> ASSIGNED TASK:
The material below holds the lines to copy: from the one with "[SectionTV Kpop] IKON" up to and including the one with "20160827-ananda-03". Copy them exactly and skip the pictures.

> ENTRIES PROVIDED:
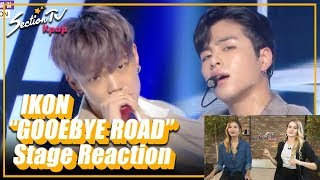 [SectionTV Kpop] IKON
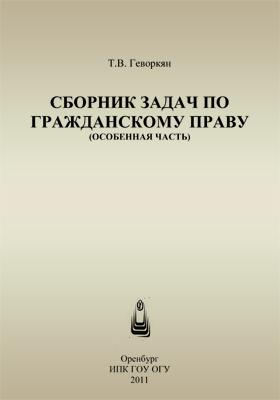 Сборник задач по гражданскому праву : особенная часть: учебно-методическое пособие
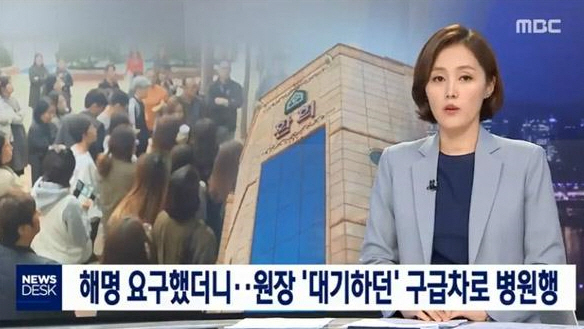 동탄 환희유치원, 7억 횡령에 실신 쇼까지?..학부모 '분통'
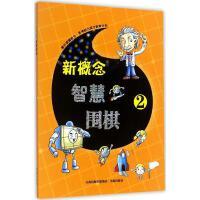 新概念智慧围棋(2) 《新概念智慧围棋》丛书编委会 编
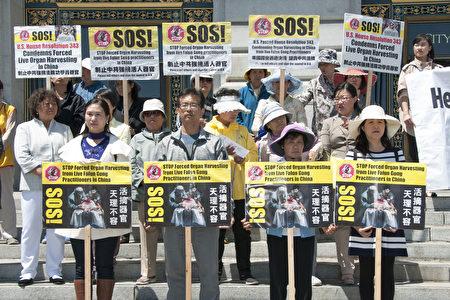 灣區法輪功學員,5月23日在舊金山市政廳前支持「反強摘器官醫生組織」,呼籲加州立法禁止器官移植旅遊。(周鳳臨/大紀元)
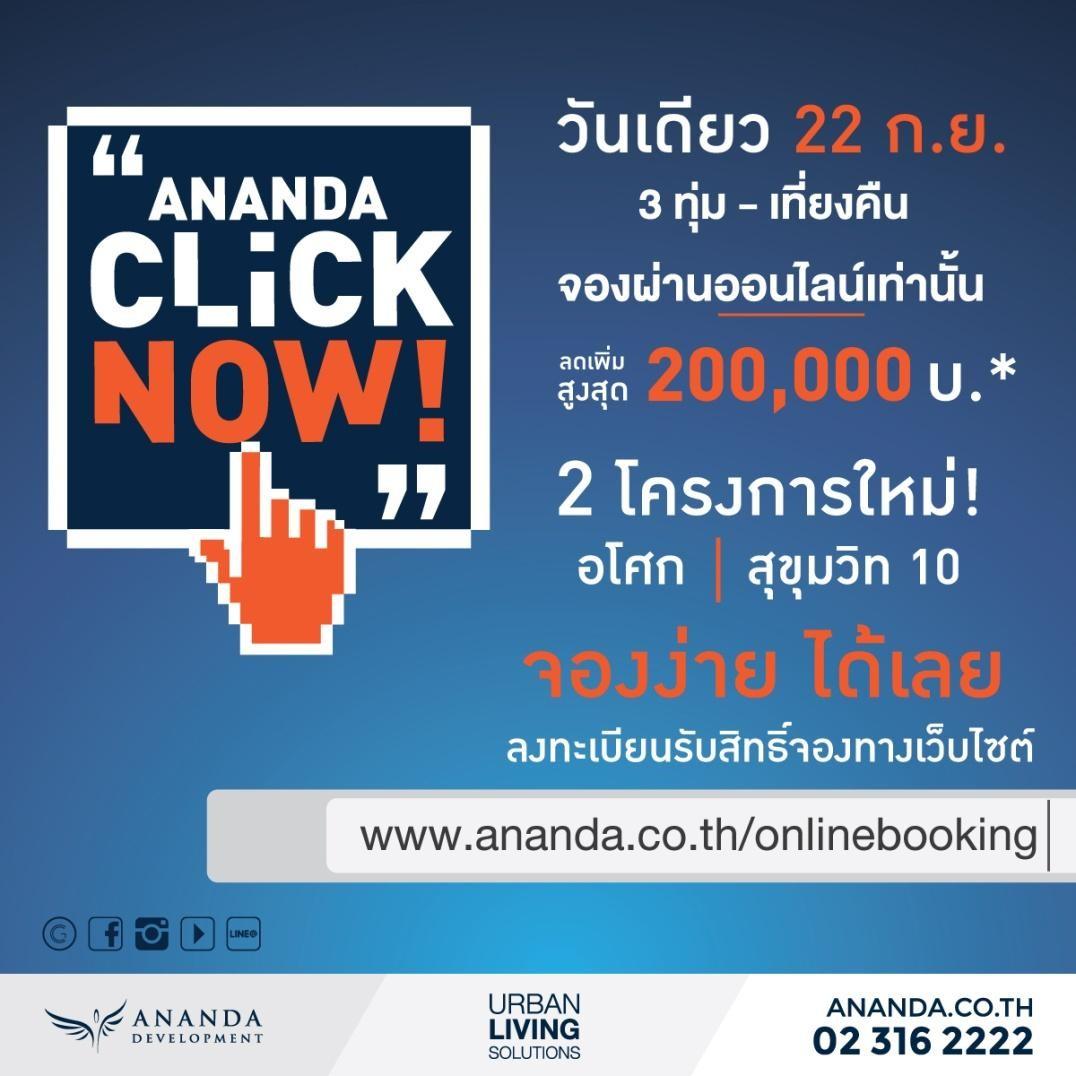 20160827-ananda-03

...

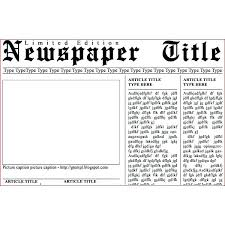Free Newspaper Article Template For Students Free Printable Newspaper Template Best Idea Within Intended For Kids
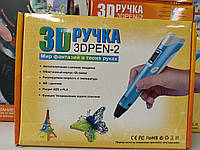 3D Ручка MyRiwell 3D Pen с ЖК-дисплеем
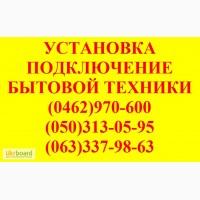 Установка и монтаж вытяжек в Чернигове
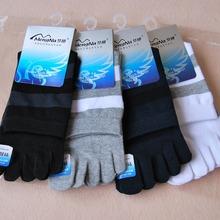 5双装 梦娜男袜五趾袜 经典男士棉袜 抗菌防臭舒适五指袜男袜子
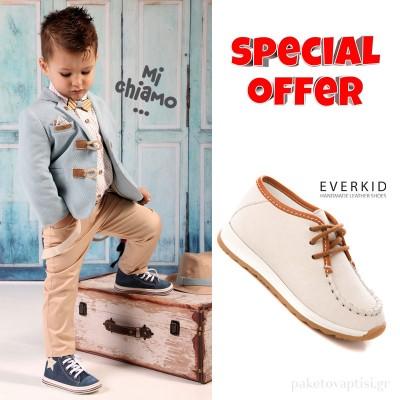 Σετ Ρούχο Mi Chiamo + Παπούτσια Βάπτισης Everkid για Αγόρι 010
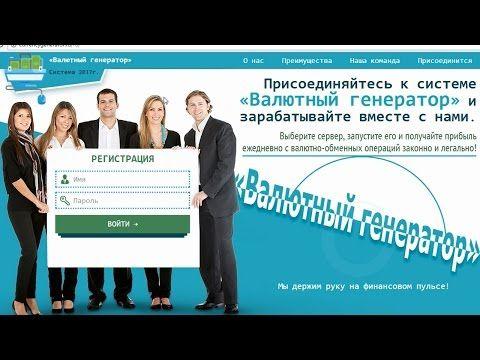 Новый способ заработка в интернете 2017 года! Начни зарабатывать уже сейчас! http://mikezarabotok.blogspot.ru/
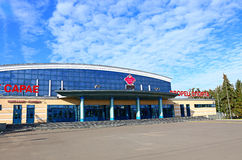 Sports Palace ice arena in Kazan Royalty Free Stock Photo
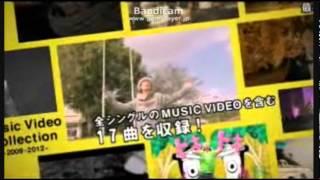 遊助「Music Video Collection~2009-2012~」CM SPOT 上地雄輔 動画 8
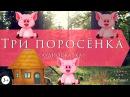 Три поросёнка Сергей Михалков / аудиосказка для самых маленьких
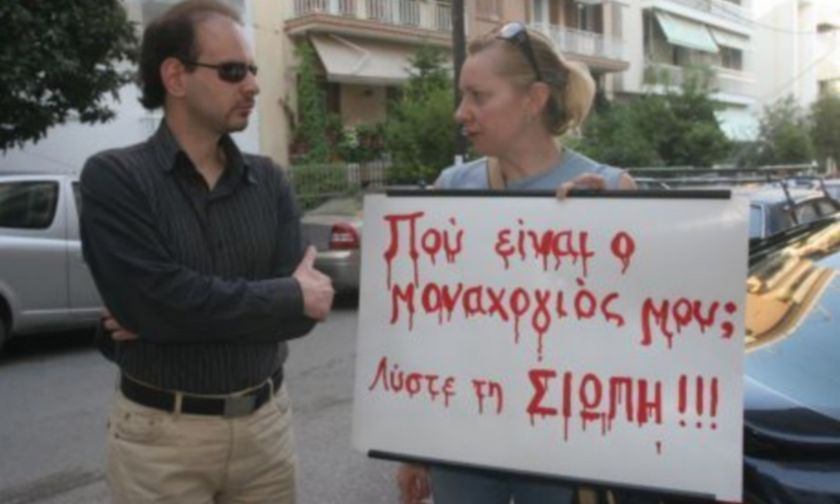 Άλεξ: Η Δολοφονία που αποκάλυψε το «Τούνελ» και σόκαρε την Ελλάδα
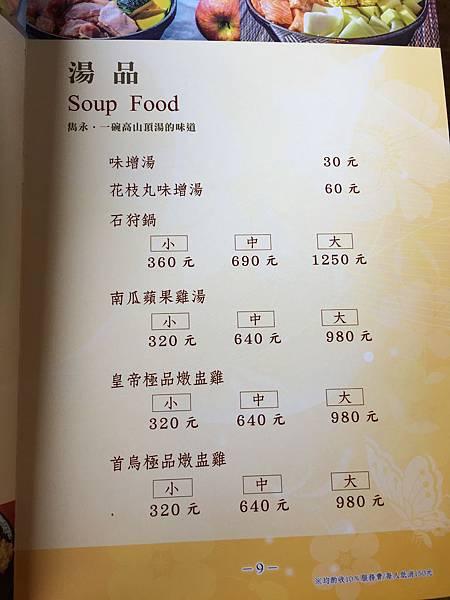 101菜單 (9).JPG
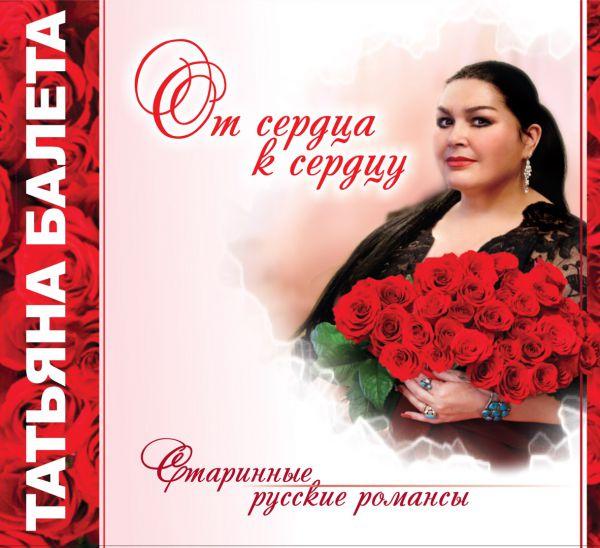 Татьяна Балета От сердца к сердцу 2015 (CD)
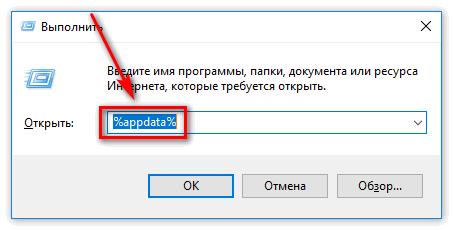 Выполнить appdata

* * *

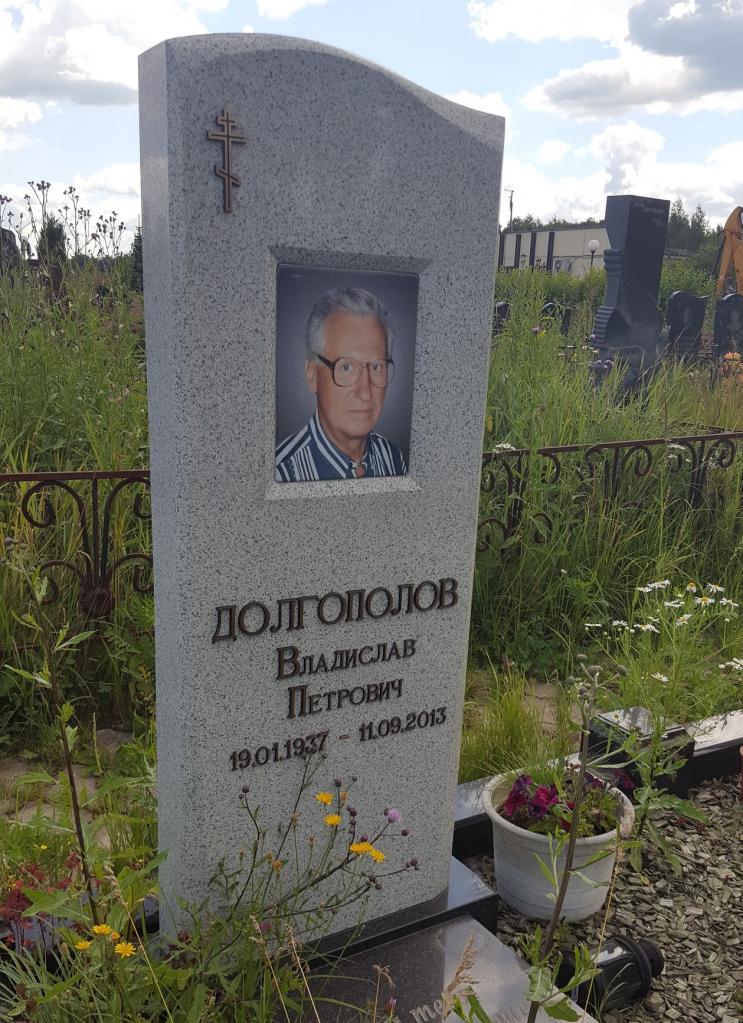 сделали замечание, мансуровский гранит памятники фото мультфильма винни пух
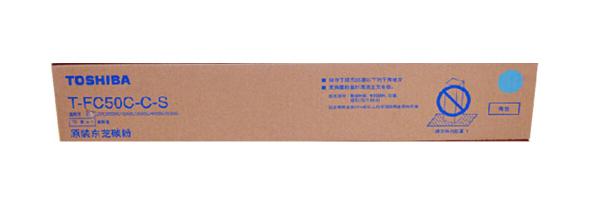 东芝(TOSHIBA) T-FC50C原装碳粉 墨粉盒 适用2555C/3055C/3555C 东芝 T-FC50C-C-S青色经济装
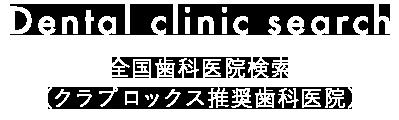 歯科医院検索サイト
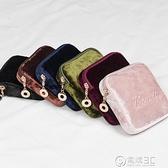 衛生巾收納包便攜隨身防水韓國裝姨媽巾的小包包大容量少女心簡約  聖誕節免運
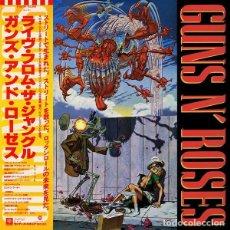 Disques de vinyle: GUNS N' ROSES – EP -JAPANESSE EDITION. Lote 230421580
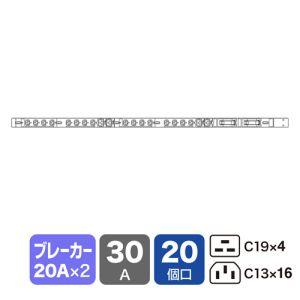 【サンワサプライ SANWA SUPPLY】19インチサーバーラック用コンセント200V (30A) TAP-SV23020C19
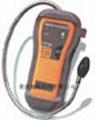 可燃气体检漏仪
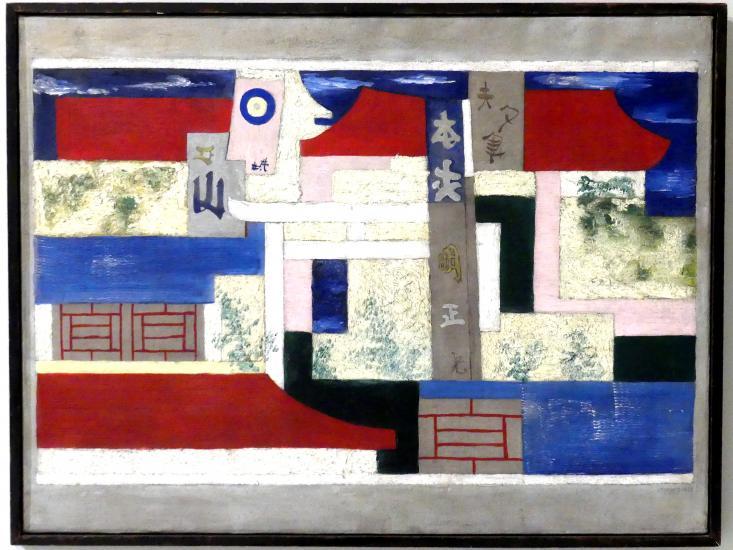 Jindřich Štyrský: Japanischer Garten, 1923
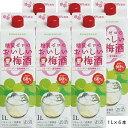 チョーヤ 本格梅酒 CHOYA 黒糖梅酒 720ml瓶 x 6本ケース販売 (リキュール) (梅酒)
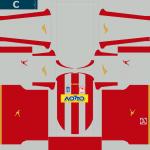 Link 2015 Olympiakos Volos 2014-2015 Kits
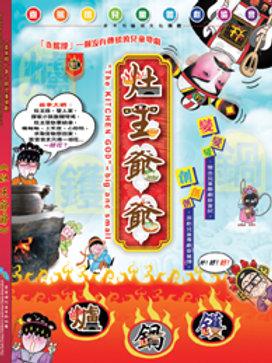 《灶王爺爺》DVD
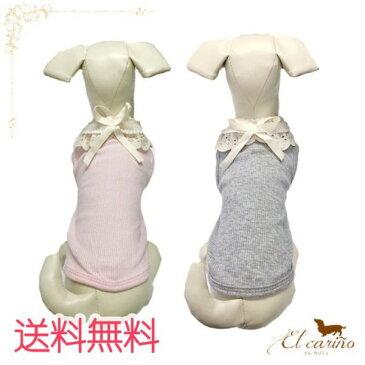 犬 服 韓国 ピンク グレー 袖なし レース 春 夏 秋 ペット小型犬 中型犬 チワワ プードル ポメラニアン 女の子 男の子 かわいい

> THE COMPLETED TASK:
 [SectionTV Kpop] IKON
 Сборник задач по гражданскому праву : особенная часть: учебно-методическое пособие
 동탄 환희유치원, 7억 횡령에 실신 쇼까지?..학부모 '분통'
 新概念智慧围棋(2) 《新概念智慧围棋》丛书编委会 编
 灣區法輪功學員,5月23日在舊金山市政廳前支持「反強摘器官醫生組織」,呼籲加州立法禁止器官移植旅遊。(周鳳臨/大紀元)
 20160827-ananda-03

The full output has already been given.